2. a empresa em questão e o sócio que se sentiu ofendido jamais entraram em contato com o Imprensa Marrom pedindo que o comentário fosse apagado.
3. a empresa em questão é a mesma que já havia ameaçado, em termos bem grosseiros, o blogueiro Cris Dias com um processo judicial por causa de comentários publicados em seu blog.
Tudo isso torna o caso extremamente suspeito. O que vocês diriam de uma situação em que um anônimo escreve um comentário ofensivo a alguém num post de seis meses de idade, e quatro dias depois você é surpreendido com uma ação na justiça? Estranho, não? Pois bem, a ação desse senhor contra o Imprensa Marrom foi, na semana passada, parcialmente deferida, com o responsável pelo blog sendo condenado a pagar 10 salários mínimos por danos morais.
O Biscoito Fino e a Massa entende que essa é uma decisão equivocada. Meu argumento não é, obviamente, que se deve possuir o direito de dizer o que quiser sobre os demais nos nossos blogs. Os crimes de calúnia e difamação são previstos no código penal e se aplicam à internet da mesma forma que a outros veículos. No caso em questão, no entanto, parece-nos que a juíza ? sem sequer realizar uma audiência ? não atentou suficientemente para os fatos de que a ofensa não foi proferida num post do blog, e sim num comentário antigo, e que em nenhum momento foi dada ao blog a oportunidade de apagar o comentário ofensivo. Tive acesso à sentença e, apesar da juíza fazer a ressalva de que a responsabilidade do requerido se mantém, pois que, ao disponibilizar o espaço para divulgação democrática (termo utilizado na contestação) do conteúdo inserido por terceiros, assume o risco sobre as expressões ofensivas veiculadas, não foi dada, neste caso, absolutamente nenhuma chance de que a "ofensa" fosse sanada com um simples apagamento do comentário.
Este blog confia que essa decisão em primeira instância será revertida. Enquanto isso, manifesto total solidariedade ao amigo Gravataí Merengue, responsável pelo Imprensa Marrom. Manifesto também minha compreensão com a recomendação feita pelo Gravataí, de que à luz desta sentença os blogueiros brasileiros retirem ou instalem moderação em suas caixas de comentários.
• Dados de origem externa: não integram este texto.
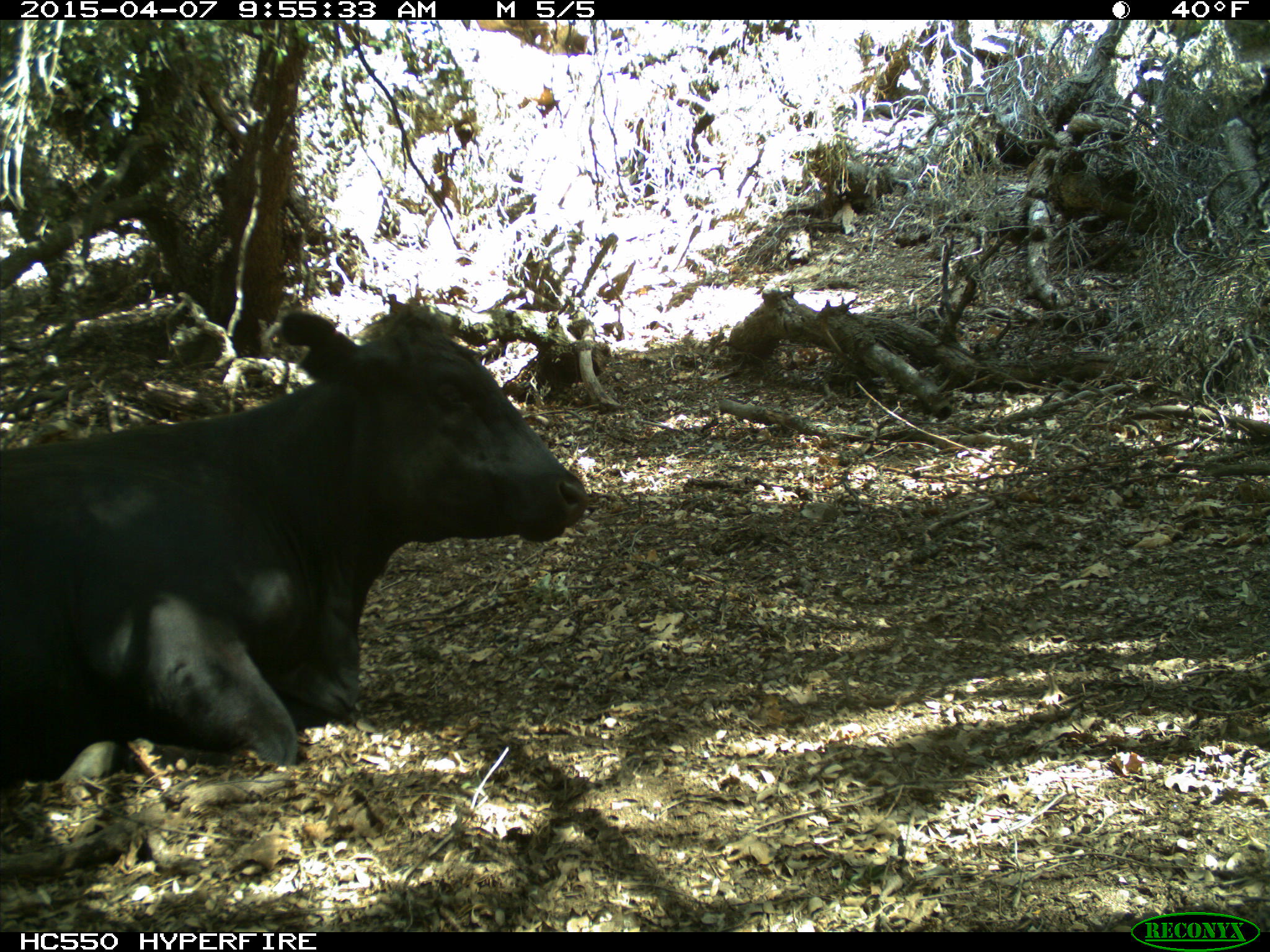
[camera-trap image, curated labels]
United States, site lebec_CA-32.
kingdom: Animalia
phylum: Chordata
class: Mammalia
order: Artiodactyla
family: Bovidae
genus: Bos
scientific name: Bos taurus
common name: domestic cow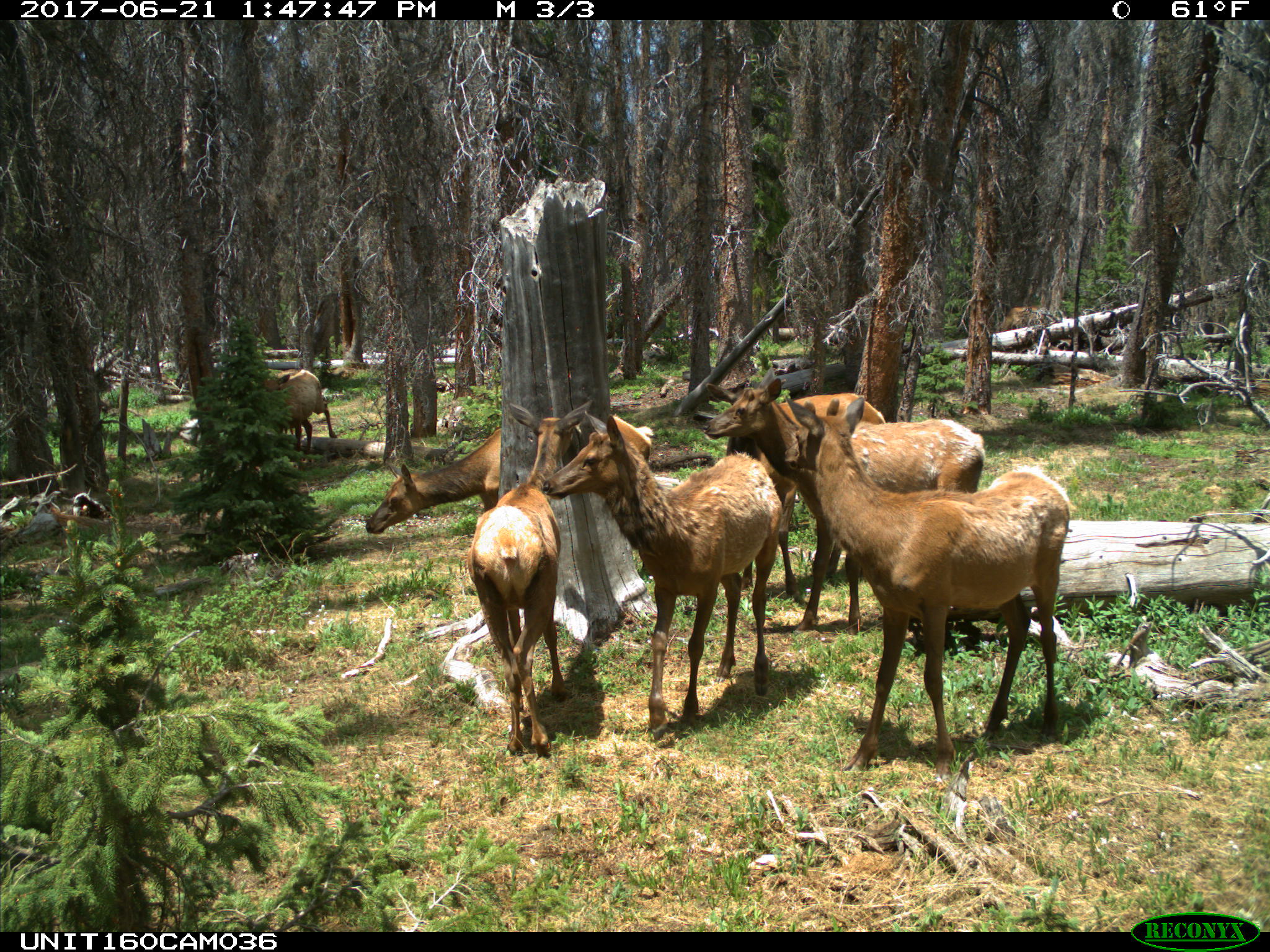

Compreendo a posição dos que optam por essa alternativa, mas o Biscoito continua com sua caixa de comentários aberta, confiante que esse perigoso precedente contra a liberdade de expressão será revertido em segunda instância.
Leituras relacionadas: Aberta a temporada de caça aos blogs, post de Alexandre Inagaki feito na época da liminar que tirou o Imprensa Marrom do ar; Justiça às turras com a Internet, matéria de Alex Castro sobre o imbróglio; Porque os comentários deste blog passarão a ser pré-aprovados antes da publicação, post de hoje de Alexandre Inagaki sobre o episódio; Na mira da justiça, de Rodney Brocanelli; Decálogo dos direitos do blogueiro, cá deste blog.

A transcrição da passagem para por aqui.